Susan Sander, RNC naturalist Putting an exhibit together is like a scavenger hunt. An idea bubbles to the surface, sparked by a visitor’s comment, a child’s question, or some new twist to what I thought I knew. Underlying it is the never-ending quest to understand how things that I see every day (and those that get overlooked) came to be. Whatever the idea there are a lot of rabbit trails to track down.
Footprints, the current exhibit is definitely all of the above. This one has been brewing since 1983 – that’s when I first came to Texas from a small island in Lake Michigan. Everything seemed so different – the plants, the birds, and definitely the weather. But I soon discovered that I had landed on limestone –again; I merely moved south from the Niagara escarpment to the Balcones escarpment, but also jumped forward in time from Silurian sea bed (430-450 million years ago) to Cretaceous sea bed (140 million years ago)!

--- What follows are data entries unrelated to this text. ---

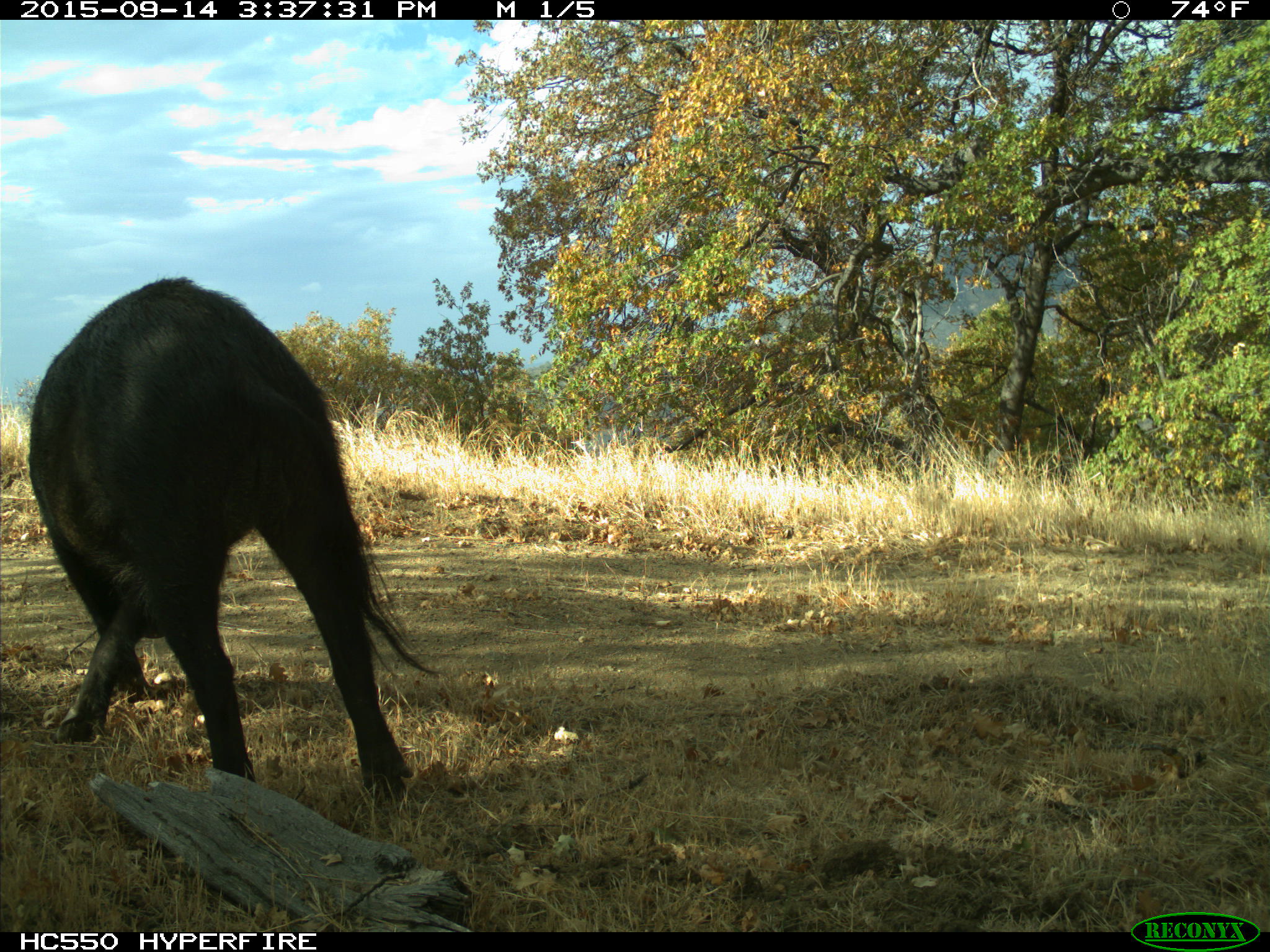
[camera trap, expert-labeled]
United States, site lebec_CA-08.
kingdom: Animalia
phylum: Chordata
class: Mammalia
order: Artiodactyla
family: Suidae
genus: Sus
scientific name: Sus scrofa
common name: wild boar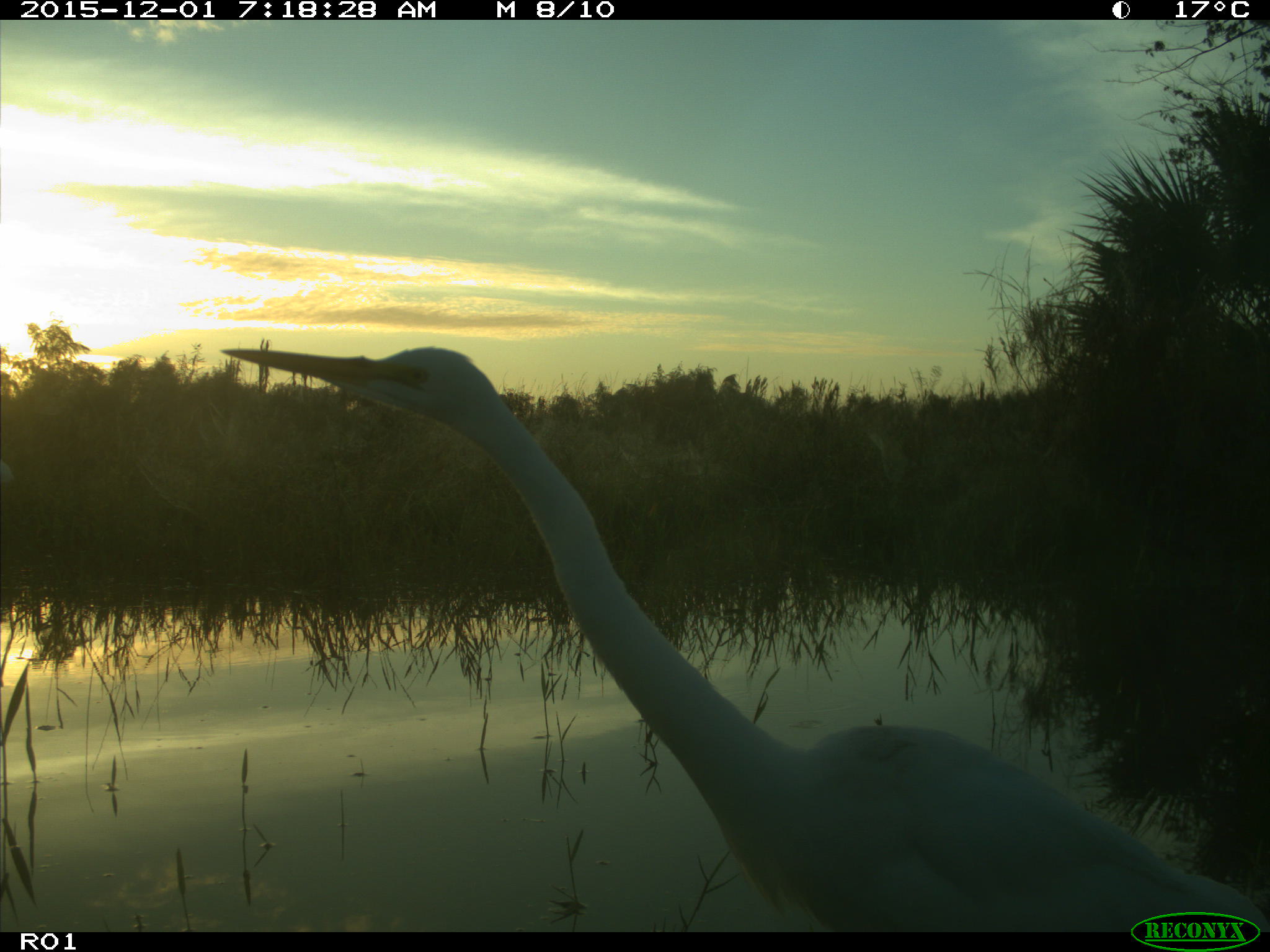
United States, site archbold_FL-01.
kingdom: Animalia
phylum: Chordata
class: Aves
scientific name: Aves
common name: birds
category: unidentified bird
Unidentified bird (birds) (Aves).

The current exhibit has another connection to those northern roots. A few years ago the Hill County Archeological Association put together an exhibit at RNC – its first panel focused on 17,000 years ago just prior to First Peoples. A power point by Steve Stoutamire gave a sneak peek into a Kerr County cave (on private land – so you can’t ask me where) that contained remains of those early animals, which included mammoths, sabertoothed cats, even a sloth! Wait – those are Ice Age animals! (Just ask any kid that has seen the movie.)
It turns out that 14,000 years ago the island that I had lived on was just getting carved out by the last retreating glacial ice. Life was sparse up north but it was thriving down south – and the largest land animals were wandering all over Texas – our Ice Age animals were huge!

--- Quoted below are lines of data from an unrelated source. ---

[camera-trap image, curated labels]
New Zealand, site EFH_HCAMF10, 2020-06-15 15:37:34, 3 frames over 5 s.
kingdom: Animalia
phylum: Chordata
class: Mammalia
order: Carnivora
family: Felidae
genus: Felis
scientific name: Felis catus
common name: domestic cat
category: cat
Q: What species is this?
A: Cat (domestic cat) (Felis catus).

And these were the beasts that the First Peoples no doubt had encountered as they crossed over the Bering Land Bridge onto the North American continent on their way to “Texas.” They hunted them with atlatls for meat and furs. Their actual tracks/ footprints have long disappeared, but how the beasts and people interacted in the environment did leave an impact, an environmental footprint. It shaped plant communities as did the climate, and over time that allowed some things to thrive while others didn’t.
In trying to read the landscape of today for clues of what is truly native, the boundaries get blurred due to what we still don’t know. The First Peoples didn’t take selfies or post on Facebook. The caves and middens offer some clues. But things changed on a big scale because we don’t have the big beasts any more. But we do have some of their smaller neighbors. (You might be surprised to learn which wildlife has been here for millions of years!)
One thing is certain, humans change their environment. For 10,000 years it may have been minimal, any PaleoIndian trash was biodegradable or just smaller pieces of stone. Our local bands didn’t build big cities like the Maya and Incas. However, that all changed in 1840s as settlers built towns and started industries and farming. Del Weniger noted in his book, Explorer’s Texas that by the 1860s the “wild” of Texas had been lost. A lot has been rearranged. Today’s landscape is a mix of New World and Old World plants and animals. Hills have been carved, rivers dammed, aquifers have been punctured.
So step back in time, it could lead you to discover what prehistoric plants and animals are in your yard. Learn what allowed the first peoples and early settlers to survive in this place now called the Texas Hill Country.